El coronel se levantó y retiró la protección de cartón que cubría un mapa de Inglaterra colgado de la pared.
–Estos símbolos –explicó indicando un campo de asteriscos rojos– representan la ubicación de los agentes imaginarios de nuestro amigo Garbo.
T. F. observó que se hallaban muy bien distribuidos en torno de las Islas Británicas, aumentando levemente, pero no de forma que levantase sospechas, en el sudeste de Inglaterra en los alrededores de Dover, Folkestone, Ramsgate, Canterbury, donde el ejército imaginario de
Fortitude
se suponía que se estaba concentrando.
–Algunos de sus primeros agentes, particularmente los que inventó el propio Garbo, fueron desviados sin la menor consideración hacia
Fortitude
. Por desgracia, un par de ellos han demostrado ser algo embarazosos para nosotros.
Los ojos del coronel lanzaron una mirada triste y llena de reproches hacia el mapa.
–Estaban en unos lugares, particularmente un tipo en Liverpool, donde eran capaces de captar ciertas cosas en el curso normal de los asuntos. En Madrid, la Abwehr comenzó a ser terriblemente curiosa en sus preguntas dirigidas a ellos. Llegó el momento en que debíamos ingeniarnos para desembarazarnos de ellos, o bien facilitando a los alemanes una información que no deseábamos que tuviesen, o arriesgándonos a que terminara nuestro juego.
La sugerencia de una sonrisa por lo bajo indicó la divertida fascinación con la que T. F. había estado siguiendo su relato.

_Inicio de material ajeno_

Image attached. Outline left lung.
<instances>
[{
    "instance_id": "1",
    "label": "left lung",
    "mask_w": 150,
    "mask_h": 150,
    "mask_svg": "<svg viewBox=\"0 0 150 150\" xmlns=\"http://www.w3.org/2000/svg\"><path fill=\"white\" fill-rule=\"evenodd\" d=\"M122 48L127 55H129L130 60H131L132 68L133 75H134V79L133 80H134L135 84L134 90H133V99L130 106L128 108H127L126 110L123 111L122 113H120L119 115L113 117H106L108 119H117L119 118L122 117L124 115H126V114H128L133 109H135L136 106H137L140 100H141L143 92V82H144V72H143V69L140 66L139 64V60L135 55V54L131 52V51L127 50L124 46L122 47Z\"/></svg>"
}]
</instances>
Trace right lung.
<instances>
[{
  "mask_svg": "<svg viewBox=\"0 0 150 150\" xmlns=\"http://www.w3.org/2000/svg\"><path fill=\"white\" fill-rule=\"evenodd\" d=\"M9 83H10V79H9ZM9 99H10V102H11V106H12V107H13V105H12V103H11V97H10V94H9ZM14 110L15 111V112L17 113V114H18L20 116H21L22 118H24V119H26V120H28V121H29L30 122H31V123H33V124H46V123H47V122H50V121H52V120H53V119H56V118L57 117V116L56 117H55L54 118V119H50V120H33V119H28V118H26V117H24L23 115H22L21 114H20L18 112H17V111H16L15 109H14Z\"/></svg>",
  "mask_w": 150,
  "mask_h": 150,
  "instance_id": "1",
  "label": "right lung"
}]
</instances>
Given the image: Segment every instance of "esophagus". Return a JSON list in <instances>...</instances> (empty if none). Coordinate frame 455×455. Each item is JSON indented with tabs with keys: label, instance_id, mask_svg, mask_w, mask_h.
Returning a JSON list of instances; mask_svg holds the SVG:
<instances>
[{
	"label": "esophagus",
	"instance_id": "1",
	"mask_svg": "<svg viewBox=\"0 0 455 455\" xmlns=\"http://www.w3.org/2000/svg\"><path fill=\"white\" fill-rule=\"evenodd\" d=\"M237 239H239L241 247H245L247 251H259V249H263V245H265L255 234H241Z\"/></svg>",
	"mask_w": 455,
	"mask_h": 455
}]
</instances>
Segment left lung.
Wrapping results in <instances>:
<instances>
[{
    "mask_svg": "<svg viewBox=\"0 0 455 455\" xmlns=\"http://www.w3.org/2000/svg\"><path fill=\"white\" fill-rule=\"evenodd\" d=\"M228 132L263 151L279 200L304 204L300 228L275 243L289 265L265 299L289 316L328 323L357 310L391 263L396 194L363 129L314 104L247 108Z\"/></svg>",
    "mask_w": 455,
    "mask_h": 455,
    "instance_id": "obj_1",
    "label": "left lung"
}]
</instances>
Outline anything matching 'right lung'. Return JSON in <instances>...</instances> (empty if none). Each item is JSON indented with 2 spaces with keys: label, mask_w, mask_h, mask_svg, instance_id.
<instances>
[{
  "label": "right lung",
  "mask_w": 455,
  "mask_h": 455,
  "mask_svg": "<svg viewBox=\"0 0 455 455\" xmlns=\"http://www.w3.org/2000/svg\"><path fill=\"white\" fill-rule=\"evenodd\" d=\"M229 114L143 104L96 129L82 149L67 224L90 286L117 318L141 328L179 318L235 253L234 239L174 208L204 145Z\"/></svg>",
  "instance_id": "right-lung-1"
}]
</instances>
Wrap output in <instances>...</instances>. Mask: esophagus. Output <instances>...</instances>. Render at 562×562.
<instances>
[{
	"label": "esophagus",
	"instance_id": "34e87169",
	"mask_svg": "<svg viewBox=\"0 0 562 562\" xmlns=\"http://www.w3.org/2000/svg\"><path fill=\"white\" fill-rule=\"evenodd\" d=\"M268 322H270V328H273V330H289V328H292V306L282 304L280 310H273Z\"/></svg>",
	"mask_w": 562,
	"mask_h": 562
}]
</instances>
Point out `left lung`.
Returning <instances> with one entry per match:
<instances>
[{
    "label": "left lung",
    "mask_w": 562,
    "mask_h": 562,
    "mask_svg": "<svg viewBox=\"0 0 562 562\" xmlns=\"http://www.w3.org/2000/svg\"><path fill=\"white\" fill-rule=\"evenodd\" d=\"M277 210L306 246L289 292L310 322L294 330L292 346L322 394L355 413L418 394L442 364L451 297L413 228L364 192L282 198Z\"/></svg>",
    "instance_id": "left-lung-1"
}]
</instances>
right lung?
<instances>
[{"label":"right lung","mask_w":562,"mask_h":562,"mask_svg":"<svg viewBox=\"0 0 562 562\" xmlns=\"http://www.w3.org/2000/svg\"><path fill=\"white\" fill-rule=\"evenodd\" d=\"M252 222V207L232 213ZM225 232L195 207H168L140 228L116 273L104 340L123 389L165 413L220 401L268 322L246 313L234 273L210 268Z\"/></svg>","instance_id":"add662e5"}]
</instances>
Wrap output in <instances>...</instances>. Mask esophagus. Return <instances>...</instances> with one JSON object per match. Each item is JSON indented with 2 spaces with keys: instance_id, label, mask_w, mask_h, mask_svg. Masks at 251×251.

–No comprendo por qué constituían un obstáculo para usted. Si había imaginado aquellos agentes vivos, ¿por qué no podía imaginarlos en la fosa?
–Sí, claro…
El coronel brilló con la satisfacción que un maestro de latín pondría al oír conjugar a la perfección un verbo irregular.
–En realidad, eso fue lo que hicimos con el primer agente. Pobre tipo, tuvo un cáncer de páncreas. Murió de repente. Sin embargo, como estoy seguro que admitirá, no podíamos permitir levantar ninguna sospecha a los de la Abwehr, creando una epidemia de cáncer entre los agentes de Garbo. Por lo tanto, decidimos que nuestro segundo sujeto, el irlandés de Liverpool, hiciese las maletas. Informamos a la Abwehr que estaba harto de vivir en Liverpool: las incursiones aéreas alemanas, el racionamiento, toda esa clase de cosas. Así pues, cuando un primo americano le ofreció un empleo en su agencia de transportes en Buffalo, lo aceptó en un abrir y cerrar de ojos. De todos modos, odiaba a los ingleses.
–¡Buffalo!
T. F. quedó sorprendido.
–¿Por qué Buffalo entre todos los lugares del mundo, por el amor de Dios?
El coronel suspiró.
–Pues porque pareció lo suficientemente remoto en aquel momento, supongo…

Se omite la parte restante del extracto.